• Written request:
Lay out part of the listing as a Markdown table with the columns Row and Listing line, giving each line its own numbered row and leaving out blank lines. Begin at the line that has "Is the led ribbon" and stop after the line that has "28.5 meters".

• Records supplied:
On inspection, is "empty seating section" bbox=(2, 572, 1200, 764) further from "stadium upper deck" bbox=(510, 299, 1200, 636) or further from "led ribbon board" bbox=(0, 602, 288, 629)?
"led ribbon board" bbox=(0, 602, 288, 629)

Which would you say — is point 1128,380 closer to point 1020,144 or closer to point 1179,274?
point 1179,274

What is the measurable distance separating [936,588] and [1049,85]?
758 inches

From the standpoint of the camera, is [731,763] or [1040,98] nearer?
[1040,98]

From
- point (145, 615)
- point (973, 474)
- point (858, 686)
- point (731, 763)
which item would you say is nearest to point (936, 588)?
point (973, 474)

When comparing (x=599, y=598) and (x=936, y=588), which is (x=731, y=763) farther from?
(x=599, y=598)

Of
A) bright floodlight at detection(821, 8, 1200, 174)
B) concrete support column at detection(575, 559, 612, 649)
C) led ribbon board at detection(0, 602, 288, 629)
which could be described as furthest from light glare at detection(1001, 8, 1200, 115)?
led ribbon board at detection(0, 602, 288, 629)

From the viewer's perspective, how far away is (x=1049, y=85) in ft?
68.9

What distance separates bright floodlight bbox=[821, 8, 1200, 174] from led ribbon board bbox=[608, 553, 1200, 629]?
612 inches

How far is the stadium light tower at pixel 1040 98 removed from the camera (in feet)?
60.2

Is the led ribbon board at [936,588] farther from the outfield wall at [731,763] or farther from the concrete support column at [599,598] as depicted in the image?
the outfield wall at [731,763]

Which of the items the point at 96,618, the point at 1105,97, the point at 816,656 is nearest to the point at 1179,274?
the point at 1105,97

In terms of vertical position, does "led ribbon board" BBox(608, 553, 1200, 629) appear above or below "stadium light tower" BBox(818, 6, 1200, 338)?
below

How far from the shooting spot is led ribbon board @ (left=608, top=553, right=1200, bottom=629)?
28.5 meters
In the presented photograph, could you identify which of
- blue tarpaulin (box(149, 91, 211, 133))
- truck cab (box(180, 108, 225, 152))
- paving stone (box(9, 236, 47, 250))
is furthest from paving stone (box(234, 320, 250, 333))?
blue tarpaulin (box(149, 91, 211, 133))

* * *

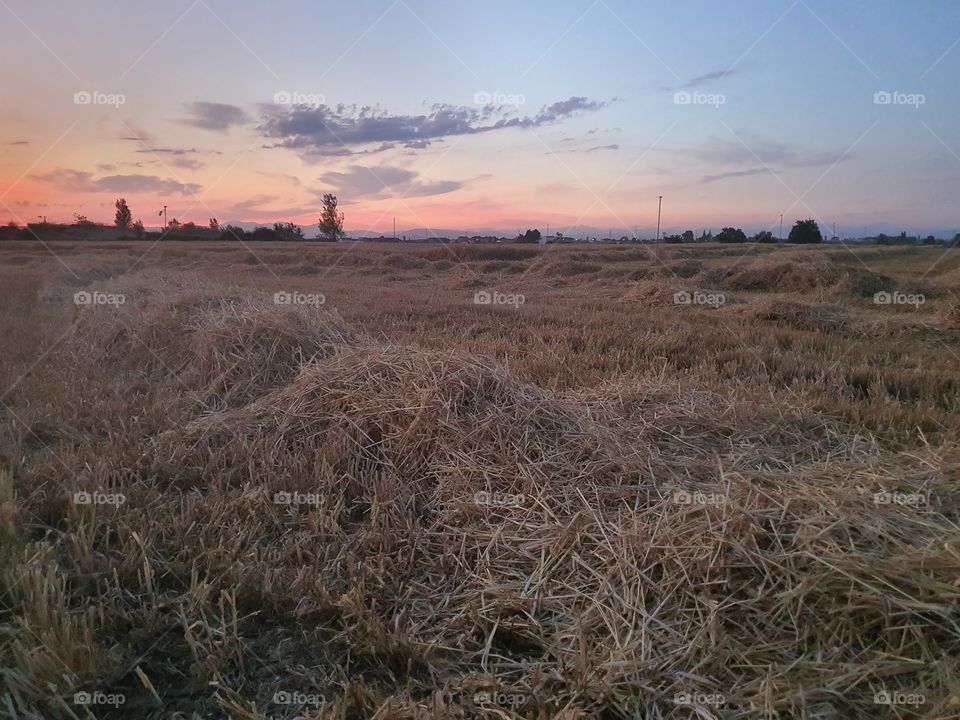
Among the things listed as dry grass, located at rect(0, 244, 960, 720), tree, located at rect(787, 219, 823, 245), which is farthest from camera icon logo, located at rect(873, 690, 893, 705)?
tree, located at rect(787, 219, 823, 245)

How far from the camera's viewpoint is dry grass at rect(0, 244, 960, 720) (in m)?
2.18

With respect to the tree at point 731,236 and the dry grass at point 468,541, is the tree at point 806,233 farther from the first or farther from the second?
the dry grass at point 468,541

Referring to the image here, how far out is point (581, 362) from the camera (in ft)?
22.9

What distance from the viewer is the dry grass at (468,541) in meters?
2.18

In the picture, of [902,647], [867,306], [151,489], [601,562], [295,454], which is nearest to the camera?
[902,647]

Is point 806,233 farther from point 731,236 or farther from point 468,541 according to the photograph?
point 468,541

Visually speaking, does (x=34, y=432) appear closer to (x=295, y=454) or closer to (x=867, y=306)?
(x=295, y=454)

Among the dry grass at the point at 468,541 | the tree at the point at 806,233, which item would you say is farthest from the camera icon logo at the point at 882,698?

• Result:
| Row | Listing line |
|---|---|
| 1 | Is the led ribbon board at [936,588] farther from the outfield wall at [731,763] or farther from the concrete support column at [599,598] as depicted in the image? |
| 2 | the outfield wall at [731,763] |
| 3 | Which of the items the point at 96,618, the point at 1105,97, the point at 816,656 is nearest to the point at 1179,274? |
| 4 | the point at 1105,97 |
| 5 | In terms of vertical position, does "led ribbon board" BBox(608, 553, 1200, 629) appear above or below "stadium light tower" BBox(818, 6, 1200, 338)? |
| 6 | below |
| 7 | How far from the shooting spot is led ribbon board @ (left=608, top=553, right=1200, bottom=629)? |
| 8 | 28.5 meters |